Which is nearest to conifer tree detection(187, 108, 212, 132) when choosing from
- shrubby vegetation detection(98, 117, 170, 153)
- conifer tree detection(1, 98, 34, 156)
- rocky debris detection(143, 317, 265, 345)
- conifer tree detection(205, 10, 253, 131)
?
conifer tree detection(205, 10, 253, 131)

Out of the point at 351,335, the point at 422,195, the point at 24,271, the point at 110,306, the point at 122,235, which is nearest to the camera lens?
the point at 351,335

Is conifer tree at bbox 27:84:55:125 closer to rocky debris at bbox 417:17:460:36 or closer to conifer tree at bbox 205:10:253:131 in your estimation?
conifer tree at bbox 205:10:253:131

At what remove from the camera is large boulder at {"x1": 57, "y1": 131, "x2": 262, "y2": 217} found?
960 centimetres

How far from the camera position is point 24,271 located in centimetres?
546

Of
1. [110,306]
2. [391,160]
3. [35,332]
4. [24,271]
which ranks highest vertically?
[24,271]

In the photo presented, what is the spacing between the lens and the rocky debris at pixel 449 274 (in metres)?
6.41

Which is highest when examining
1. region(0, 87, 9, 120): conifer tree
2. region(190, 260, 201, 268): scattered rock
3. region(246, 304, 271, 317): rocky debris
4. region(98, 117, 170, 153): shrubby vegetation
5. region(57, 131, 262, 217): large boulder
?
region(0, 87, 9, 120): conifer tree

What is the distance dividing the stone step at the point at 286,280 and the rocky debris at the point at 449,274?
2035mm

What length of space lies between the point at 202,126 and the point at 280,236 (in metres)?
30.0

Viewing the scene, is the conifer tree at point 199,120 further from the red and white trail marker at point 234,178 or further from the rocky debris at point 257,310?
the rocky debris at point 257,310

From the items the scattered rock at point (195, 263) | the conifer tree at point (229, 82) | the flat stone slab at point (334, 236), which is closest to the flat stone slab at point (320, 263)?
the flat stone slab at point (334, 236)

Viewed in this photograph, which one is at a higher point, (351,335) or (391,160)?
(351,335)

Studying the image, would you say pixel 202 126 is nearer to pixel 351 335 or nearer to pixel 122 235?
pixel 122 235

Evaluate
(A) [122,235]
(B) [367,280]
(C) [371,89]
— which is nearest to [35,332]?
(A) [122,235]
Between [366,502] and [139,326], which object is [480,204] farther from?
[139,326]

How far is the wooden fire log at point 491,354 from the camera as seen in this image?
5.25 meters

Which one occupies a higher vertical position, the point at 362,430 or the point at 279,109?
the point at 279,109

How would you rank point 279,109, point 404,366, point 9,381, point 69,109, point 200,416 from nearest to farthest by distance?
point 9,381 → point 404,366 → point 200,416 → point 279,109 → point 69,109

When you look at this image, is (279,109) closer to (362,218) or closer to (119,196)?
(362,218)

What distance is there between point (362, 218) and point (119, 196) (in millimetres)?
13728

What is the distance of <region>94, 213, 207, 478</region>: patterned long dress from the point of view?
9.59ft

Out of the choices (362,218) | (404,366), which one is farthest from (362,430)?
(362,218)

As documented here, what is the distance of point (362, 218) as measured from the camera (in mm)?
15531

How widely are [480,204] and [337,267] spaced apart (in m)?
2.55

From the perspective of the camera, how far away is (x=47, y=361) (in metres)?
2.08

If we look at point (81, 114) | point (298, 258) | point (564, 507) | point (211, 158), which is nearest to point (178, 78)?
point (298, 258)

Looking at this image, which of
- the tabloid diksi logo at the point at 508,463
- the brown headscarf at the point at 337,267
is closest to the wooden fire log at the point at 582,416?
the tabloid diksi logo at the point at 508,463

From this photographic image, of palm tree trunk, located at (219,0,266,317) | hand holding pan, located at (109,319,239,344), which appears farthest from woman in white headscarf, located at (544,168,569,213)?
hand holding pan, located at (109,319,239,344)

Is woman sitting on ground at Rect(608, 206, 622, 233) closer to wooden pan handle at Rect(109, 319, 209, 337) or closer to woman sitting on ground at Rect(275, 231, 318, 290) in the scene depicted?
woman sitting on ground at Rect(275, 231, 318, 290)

________________________________________

PROBLEM TO WORK ON
Give back the whole listing, word for word.

RESPONSE
Which is nearest to conifer tree detection(187, 108, 212, 132) when choosing from
- shrubby vegetation detection(98, 117, 170, 153)
- conifer tree detection(1, 98, 34, 156)
- rocky debris detection(143, 317, 265, 345)
- conifer tree detection(205, 10, 253, 131)
?
conifer tree detection(205, 10, 253, 131)

Out of the point at 351,335, the point at 422,195, the point at 24,271, the point at 110,306, the point at 122,235, which is nearest to the camera lens?
the point at 351,335

Is conifer tree at bbox 27:84:55:125 closer to rocky debris at bbox 417:17:460:36 or closer to conifer tree at bbox 205:10:253:131 in your estimation?
conifer tree at bbox 205:10:253:131

At what remove from the camera is large boulder at {"x1": 57, "y1": 131, "x2": 262, "y2": 217} found?
960 centimetres

How far from the camera position is point 24,271 located in centimetres?
546

Of
1. [110,306]
2. [391,160]
3. [35,332]
4. [24,271]
which ranks highest vertically?
[24,271]

In the photo presented, what is the spacing between the lens and the rocky debris at pixel 449 274 (in metres)?
6.41

Which is highest when examining
1. region(0, 87, 9, 120): conifer tree
2. region(190, 260, 201, 268): scattered rock
3. region(246, 304, 271, 317): rocky debris
4. region(98, 117, 170, 153): shrubby vegetation
5. region(57, 131, 262, 217): large boulder
?
region(0, 87, 9, 120): conifer tree

What is the distance dividing the stone step at the point at 286,280 and the rocky debris at the point at 449,274?
2035mm

What length of space lies between the point at 202,126 and the point at 280,236 (in metres)?
30.0

Viewing the scene, is the conifer tree at point 199,120 further from the red and white trail marker at point 234,178 or further from the rocky debris at point 257,310?
the rocky debris at point 257,310

From the items the scattered rock at point (195, 263) | the conifer tree at point (229, 82) | the flat stone slab at point (334, 236), which is closest to the flat stone slab at point (320, 263)?
the flat stone slab at point (334, 236)

Viewed in this photograph, which one is at a higher point, (351,335) or (391,160)?
(351,335)

Studying the image, would you say pixel 202 126 is nearer to pixel 351 335 or nearer to pixel 122 235?
pixel 122 235

Evaluate
(A) [122,235]
(B) [367,280]
(C) [371,89]
— which is nearest to [35,332]?
(A) [122,235]
Between [366,502] and [139,326], which object is [480,204] farther from?
[139,326]

How far is the wooden fire log at point 491,354 from the camera as seen in this image?
5.25 meters

Which one occupies a higher vertical position, the point at 362,430 or the point at 279,109?
the point at 279,109

How would you rank point 279,109, point 404,366, point 9,381, point 69,109, point 200,416 from nearest to farthest by distance?
point 9,381 → point 404,366 → point 200,416 → point 279,109 → point 69,109

When you look at this image, is (279,109) closer to (362,218) or closer to (119,196)?
(362,218)

What distance is there between point (362, 218) and point (119, 196) (in millimetres)?
13728

What is the distance of <region>94, 213, 207, 478</region>: patterned long dress from the point of view?
9.59ft

Out of the choices (362,218) | (404,366), which one is farthest from (362,430)?
(362,218)

As documented here, what is the distance of point (362, 218) as measured from the camera (in mm)?
15531

How widely are [480,204] and [337,267] spaced apart (in m)?
2.55

From the perspective of the camera, how far away is (x=47, y=361) (in metres)?
2.08

If we look at point (81, 114) | point (298, 258) | point (564, 507) | point (211, 158), which is nearest to point (178, 78)?
point (298, 258)

Looking at this image, which of
- the tabloid diksi logo at the point at 508,463
- the brown headscarf at the point at 337,267
is closest to the wooden fire log at the point at 582,416?
the tabloid diksi logo at the point at 508,463

From this photographic image, of palm tree trunk, located at (219,0,266,317) | hand holding pan, located at (109,319,239,344), which appears farthest from woman in white headscarf, located at (544,168,569,213)?
hand holding pan, located at (109,319,239,344)

Is woman sitting on ground at Rect(608, 206, 622, 233) closer to wooden pan handle at Rect(109, 319, 209, 337) or closer to woman sitting on ground at Rect(275, 231, 318, 290) in the scene depicted?
woman sitting on ground at Rect(275, 231, 318, 290)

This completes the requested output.